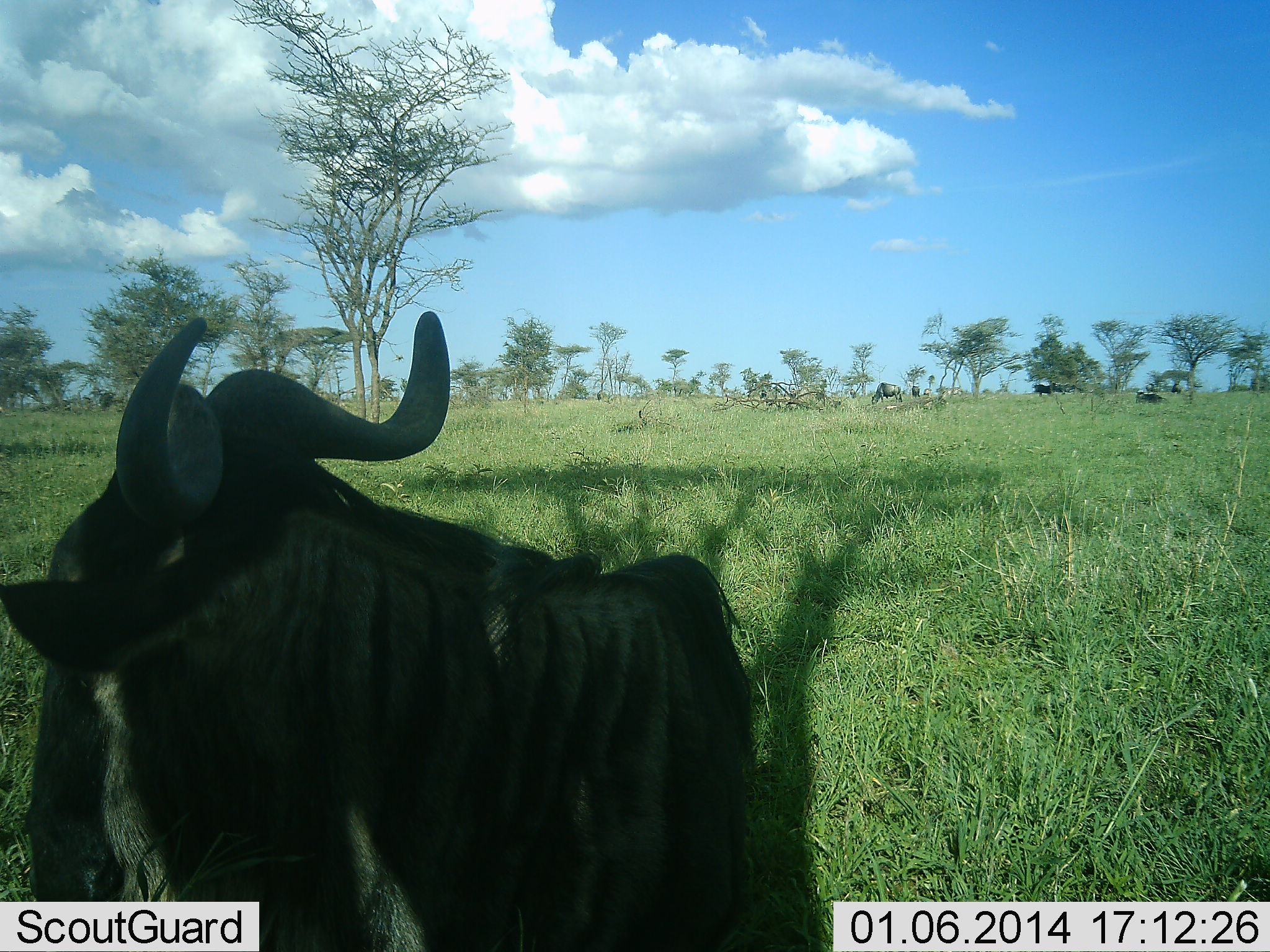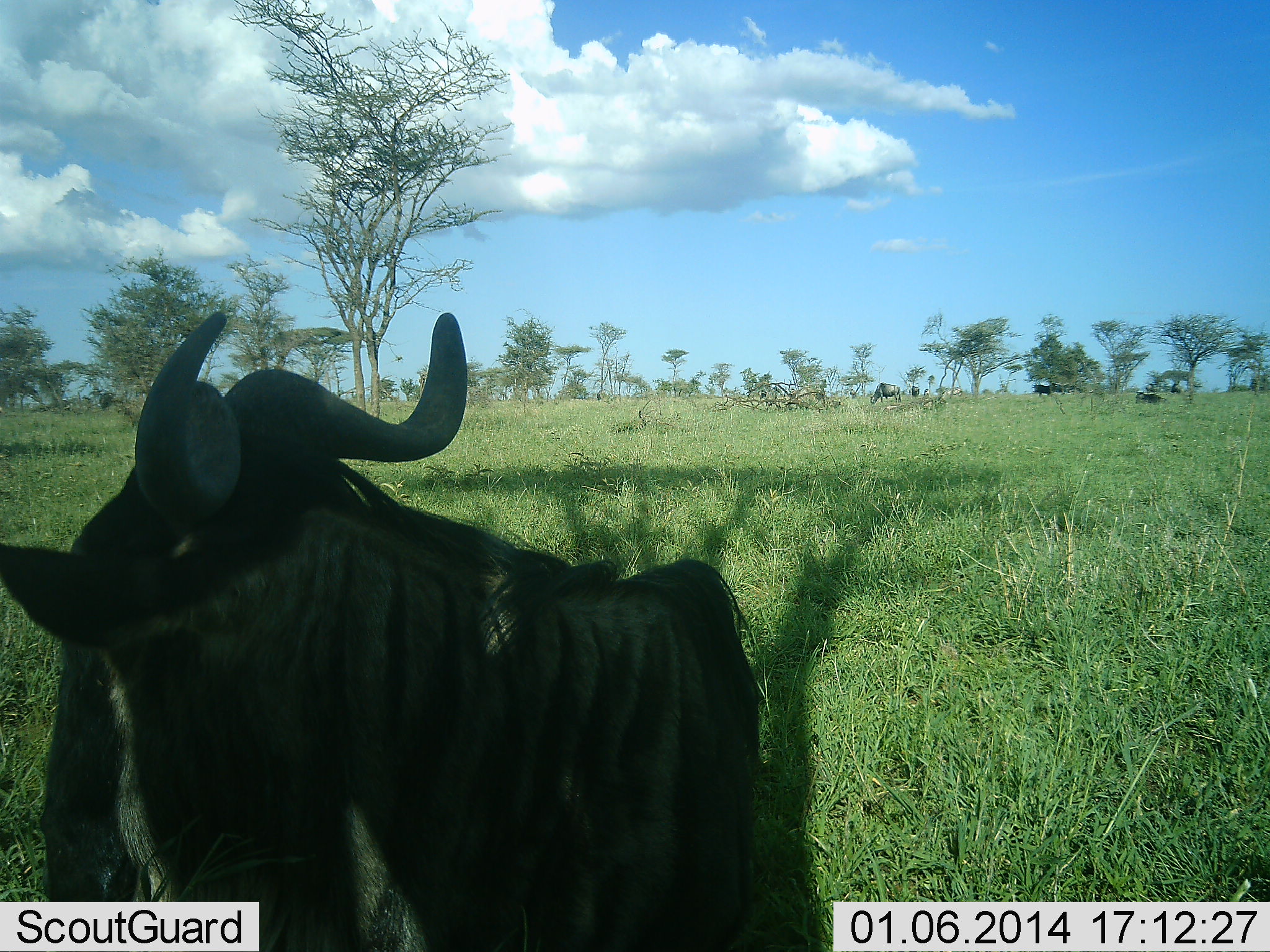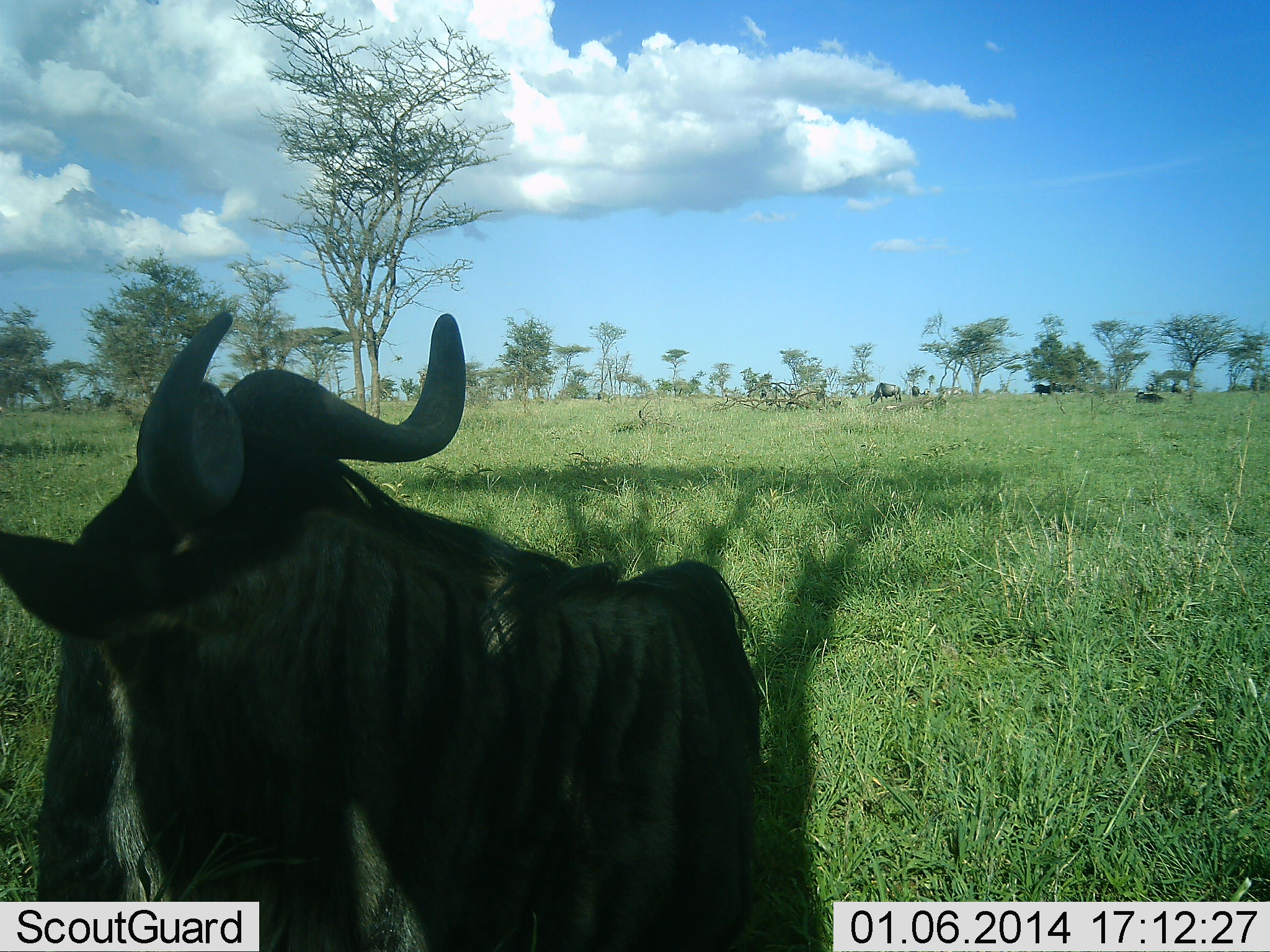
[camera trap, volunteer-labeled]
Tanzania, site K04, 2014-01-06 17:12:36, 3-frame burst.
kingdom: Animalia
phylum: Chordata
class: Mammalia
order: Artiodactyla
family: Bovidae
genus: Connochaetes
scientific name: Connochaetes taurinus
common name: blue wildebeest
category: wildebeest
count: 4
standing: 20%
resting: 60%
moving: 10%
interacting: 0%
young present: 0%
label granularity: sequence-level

━━━━━━━━━━━━━━━━━━━━━━━━━━━━━━

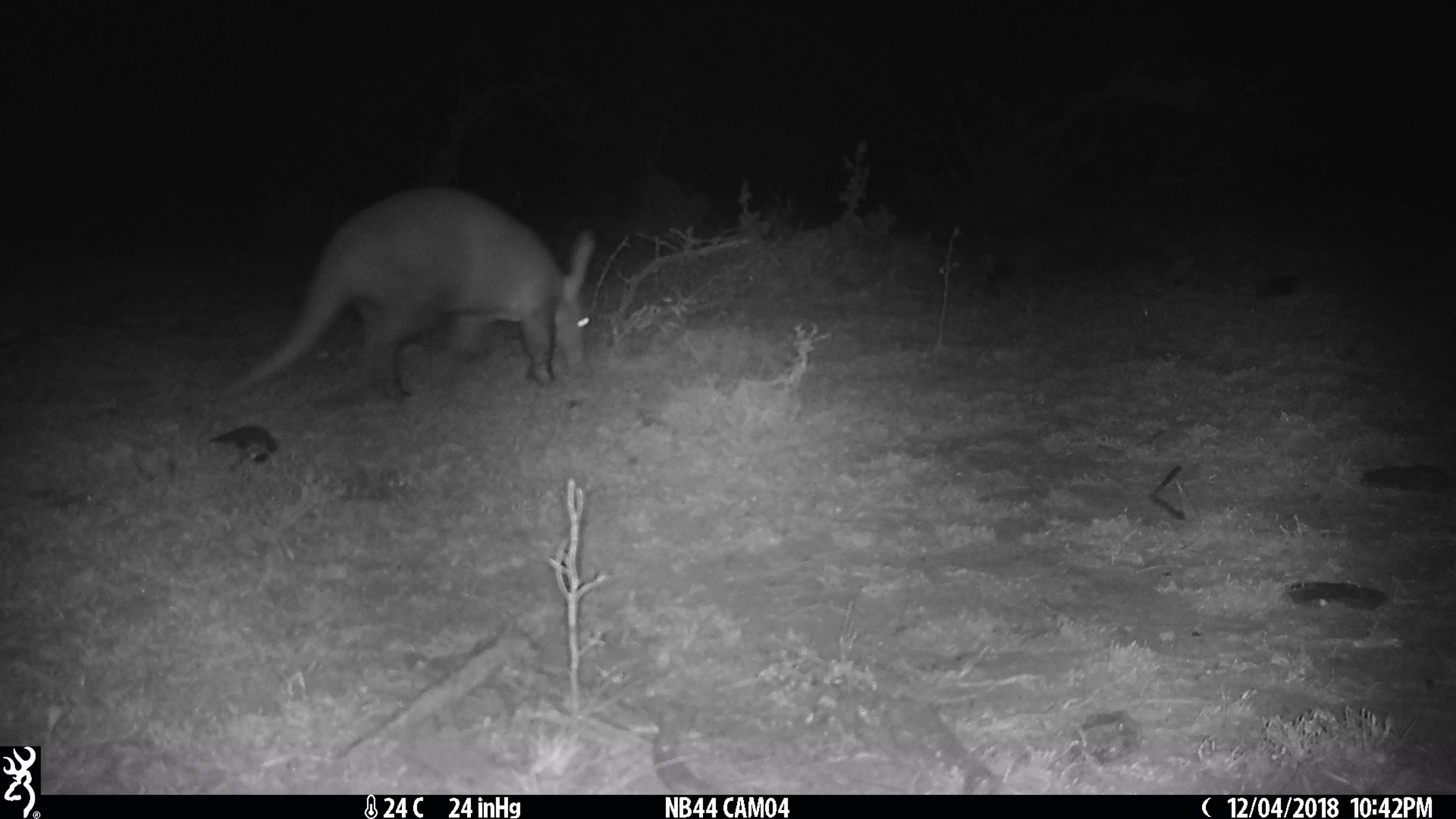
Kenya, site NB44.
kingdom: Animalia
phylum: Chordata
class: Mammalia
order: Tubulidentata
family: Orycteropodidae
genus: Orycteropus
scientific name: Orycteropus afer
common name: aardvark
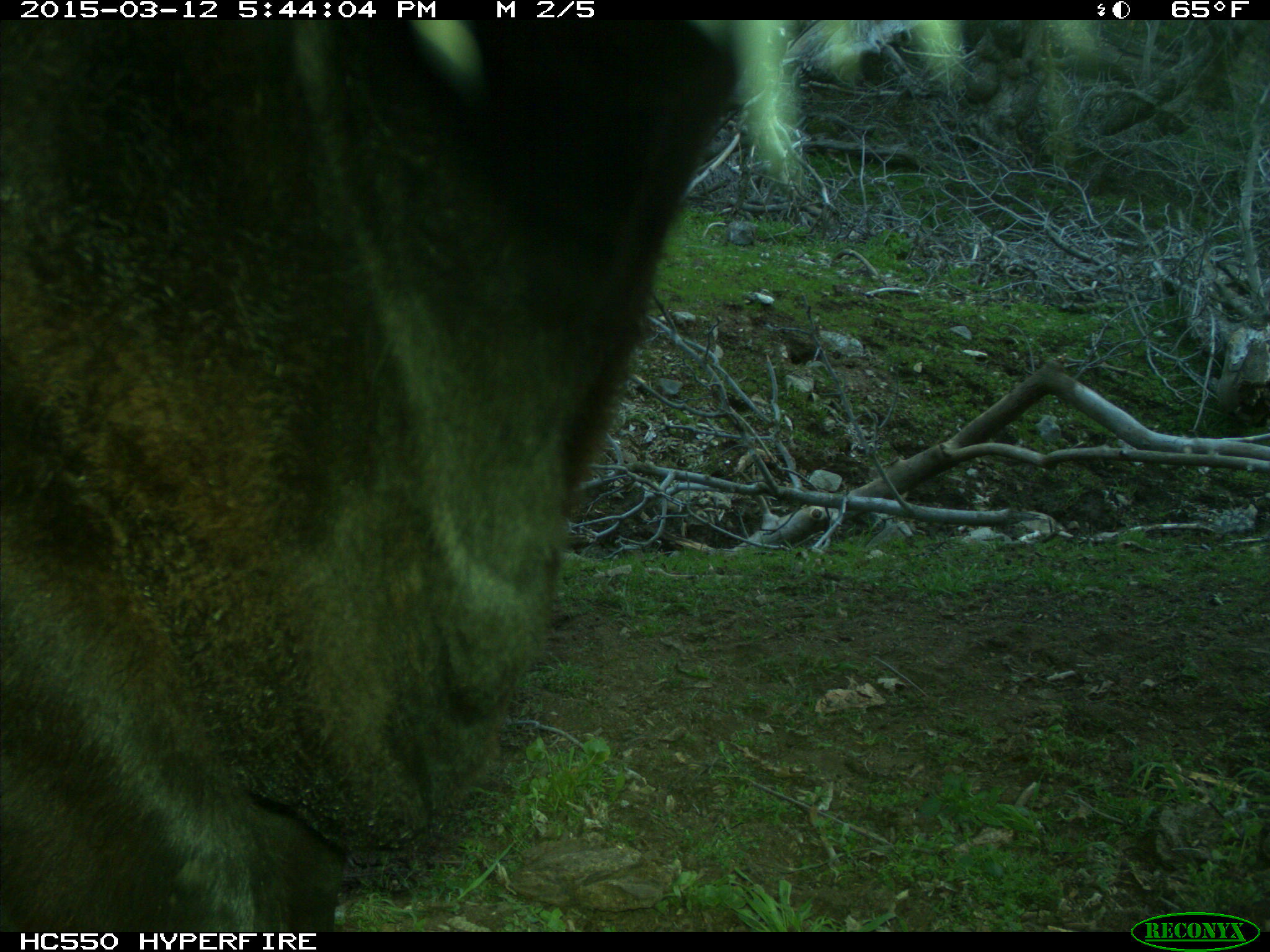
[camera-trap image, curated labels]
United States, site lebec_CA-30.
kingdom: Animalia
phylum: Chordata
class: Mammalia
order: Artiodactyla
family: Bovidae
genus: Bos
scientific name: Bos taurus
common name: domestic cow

━━━━━━━━━━━━━━━━━━━━━━━━━━━━━━

From the material above, return every line that contains "name".

scientific name: Connochaetes taurinus
common name: blue wildebeest
scientific name: Orycteropus afer
common name: aardvark
scientific name: Bos taurus
common name: domestic cow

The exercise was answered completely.